THE Heart of Centering Prayer: Nondual Christianity in theory and practice (Shambhala Publications, £16.50 (£14.85); 978-1-61180-314-3) is a “how-to” and “why-to” book, both describing the practice of centring prayer and positioning it within the story of Western spirituality.
Two things: the author, Cynthia Bourgeault, is an US Episcopalian priest and something of a guru, with a string of titles to her name. She writes with confidence and assurance and is not afraid to use powerful contemporary metaphors to describe what she means. We learn about the brain’s capacity to run “operating systems” and re-wire itself. More traditionally, we also learn about the desire to “put the mind in the heart”.
Critically, the reader should also note that the author is a product of the American Trappist Fr Thomas Keating’s Contemplative Outreach programme. In that sense, she is a guru and a pupil, both teaching and learning at the same time.
Bourgeault acknowledges that the practice of self-emptying, as exemplified in the writings of Christian mystics such as the author of The Cloud of Unknowing, which she examines at length, and also the work of St Symeon the New Theologian, is universal.
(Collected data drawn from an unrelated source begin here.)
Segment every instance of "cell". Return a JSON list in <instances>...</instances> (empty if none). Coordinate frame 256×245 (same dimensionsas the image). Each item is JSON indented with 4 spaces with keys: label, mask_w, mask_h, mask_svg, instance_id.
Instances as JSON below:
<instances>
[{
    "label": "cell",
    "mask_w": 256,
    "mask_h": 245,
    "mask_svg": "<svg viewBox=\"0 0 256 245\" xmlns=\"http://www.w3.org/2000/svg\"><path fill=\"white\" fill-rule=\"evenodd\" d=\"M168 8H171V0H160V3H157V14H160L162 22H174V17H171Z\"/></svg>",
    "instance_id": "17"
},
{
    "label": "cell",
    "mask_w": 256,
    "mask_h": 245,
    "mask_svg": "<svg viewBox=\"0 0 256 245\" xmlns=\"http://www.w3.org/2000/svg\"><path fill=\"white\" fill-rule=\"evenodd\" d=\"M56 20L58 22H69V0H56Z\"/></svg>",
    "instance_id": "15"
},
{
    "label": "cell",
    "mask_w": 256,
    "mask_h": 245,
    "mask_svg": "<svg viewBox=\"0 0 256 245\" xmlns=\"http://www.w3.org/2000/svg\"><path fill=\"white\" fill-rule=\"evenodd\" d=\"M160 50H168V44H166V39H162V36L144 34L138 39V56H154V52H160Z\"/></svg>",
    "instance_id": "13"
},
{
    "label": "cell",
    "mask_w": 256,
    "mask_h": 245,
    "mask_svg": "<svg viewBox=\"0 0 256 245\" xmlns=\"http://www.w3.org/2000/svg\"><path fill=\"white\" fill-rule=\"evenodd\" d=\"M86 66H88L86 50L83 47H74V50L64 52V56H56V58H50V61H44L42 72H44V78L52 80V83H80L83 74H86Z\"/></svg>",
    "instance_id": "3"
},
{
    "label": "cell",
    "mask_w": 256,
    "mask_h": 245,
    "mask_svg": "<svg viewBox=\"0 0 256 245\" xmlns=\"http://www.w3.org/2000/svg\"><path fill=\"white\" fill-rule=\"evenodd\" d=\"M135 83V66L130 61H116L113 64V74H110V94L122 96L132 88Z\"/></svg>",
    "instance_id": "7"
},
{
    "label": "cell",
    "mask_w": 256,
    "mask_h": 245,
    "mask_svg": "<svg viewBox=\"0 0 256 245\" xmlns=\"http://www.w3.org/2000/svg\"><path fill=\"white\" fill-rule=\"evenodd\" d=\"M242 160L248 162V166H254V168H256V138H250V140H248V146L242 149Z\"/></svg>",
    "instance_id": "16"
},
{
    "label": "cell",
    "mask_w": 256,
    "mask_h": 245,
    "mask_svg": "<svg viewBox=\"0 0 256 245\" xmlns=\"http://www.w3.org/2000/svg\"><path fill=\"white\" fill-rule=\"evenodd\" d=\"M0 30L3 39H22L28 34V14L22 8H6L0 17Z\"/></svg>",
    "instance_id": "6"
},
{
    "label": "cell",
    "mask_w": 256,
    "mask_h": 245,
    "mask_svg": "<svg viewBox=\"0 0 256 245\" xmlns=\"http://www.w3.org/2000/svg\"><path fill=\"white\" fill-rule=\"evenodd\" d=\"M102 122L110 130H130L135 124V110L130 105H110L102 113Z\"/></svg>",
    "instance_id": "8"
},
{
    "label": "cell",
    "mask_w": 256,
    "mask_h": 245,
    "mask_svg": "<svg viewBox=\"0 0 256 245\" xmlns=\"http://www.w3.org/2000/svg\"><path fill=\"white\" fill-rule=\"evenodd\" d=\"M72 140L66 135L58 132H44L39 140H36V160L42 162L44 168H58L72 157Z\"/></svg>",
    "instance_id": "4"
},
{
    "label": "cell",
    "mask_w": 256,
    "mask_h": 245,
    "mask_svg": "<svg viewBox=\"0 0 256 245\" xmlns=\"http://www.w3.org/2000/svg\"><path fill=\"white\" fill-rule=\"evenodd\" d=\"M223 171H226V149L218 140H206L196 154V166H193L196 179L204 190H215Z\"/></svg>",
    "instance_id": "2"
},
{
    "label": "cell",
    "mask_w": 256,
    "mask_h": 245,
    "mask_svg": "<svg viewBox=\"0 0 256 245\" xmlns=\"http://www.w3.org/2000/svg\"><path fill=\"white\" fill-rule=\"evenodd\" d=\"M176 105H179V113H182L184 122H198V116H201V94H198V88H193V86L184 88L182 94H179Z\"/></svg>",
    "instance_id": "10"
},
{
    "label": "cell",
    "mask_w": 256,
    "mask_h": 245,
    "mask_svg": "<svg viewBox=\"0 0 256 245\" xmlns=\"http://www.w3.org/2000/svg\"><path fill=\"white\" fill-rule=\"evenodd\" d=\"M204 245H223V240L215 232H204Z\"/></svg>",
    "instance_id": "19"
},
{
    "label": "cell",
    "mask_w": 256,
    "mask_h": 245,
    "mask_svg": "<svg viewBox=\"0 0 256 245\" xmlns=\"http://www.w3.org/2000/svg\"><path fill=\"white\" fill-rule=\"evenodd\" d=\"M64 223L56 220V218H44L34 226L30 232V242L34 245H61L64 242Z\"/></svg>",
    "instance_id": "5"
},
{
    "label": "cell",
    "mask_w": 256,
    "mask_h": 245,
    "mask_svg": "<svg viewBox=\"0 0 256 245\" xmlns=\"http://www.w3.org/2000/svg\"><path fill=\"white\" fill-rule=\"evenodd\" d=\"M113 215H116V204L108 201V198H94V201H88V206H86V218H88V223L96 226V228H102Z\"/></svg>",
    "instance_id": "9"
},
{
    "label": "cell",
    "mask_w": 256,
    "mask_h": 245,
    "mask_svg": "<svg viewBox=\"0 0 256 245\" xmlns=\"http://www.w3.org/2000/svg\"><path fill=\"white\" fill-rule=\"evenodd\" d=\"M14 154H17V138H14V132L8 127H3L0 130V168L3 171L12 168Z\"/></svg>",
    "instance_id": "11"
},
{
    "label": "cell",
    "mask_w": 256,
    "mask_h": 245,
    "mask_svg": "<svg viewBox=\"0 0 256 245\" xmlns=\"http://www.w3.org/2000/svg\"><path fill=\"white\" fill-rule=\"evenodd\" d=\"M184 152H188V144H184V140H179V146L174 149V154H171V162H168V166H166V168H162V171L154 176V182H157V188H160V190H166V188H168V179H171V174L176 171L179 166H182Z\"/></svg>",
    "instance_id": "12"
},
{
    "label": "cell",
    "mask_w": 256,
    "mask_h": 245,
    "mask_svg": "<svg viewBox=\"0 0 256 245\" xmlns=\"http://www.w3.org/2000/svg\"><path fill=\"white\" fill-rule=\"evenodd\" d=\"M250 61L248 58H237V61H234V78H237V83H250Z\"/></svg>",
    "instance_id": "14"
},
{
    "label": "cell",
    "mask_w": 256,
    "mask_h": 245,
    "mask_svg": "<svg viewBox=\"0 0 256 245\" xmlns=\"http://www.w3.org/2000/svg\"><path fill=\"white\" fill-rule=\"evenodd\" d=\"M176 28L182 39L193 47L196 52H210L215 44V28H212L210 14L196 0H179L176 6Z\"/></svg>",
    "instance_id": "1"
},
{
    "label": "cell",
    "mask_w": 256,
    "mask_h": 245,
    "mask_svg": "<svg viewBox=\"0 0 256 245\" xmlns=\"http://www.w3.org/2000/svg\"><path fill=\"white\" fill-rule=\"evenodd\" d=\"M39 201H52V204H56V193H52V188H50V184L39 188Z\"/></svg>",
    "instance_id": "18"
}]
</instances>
It runs like a golden thread through the practice of all belief systems, from both East and West. Within Christianity, it has a special flavour, based on St Paul’s celebrated passage in Philippians 2. Self-emptying or abandonment become mandatory in prayer and will lead to awareness or, put in more contemporary language, the “nondual” or unitive state to which centring prayer aspires.
I have said that the author is both a teacher and a learner: does this explain her openness to new ideas? Her understanding of the neurological aspects of altered brain states brought about by prayer, and her desire to reach out to other traditions beyond Christianity, make this a really interesting read. An example — which brings the two together — is that to describe the “rewiring of consciousness” she chooses a quotation from Rumi, who writes of “quivering like a drop of mercury”, or what Bourgeault calls “being able to hold your attention as a tensile field of awareness”. This is altogether a worthwhile read.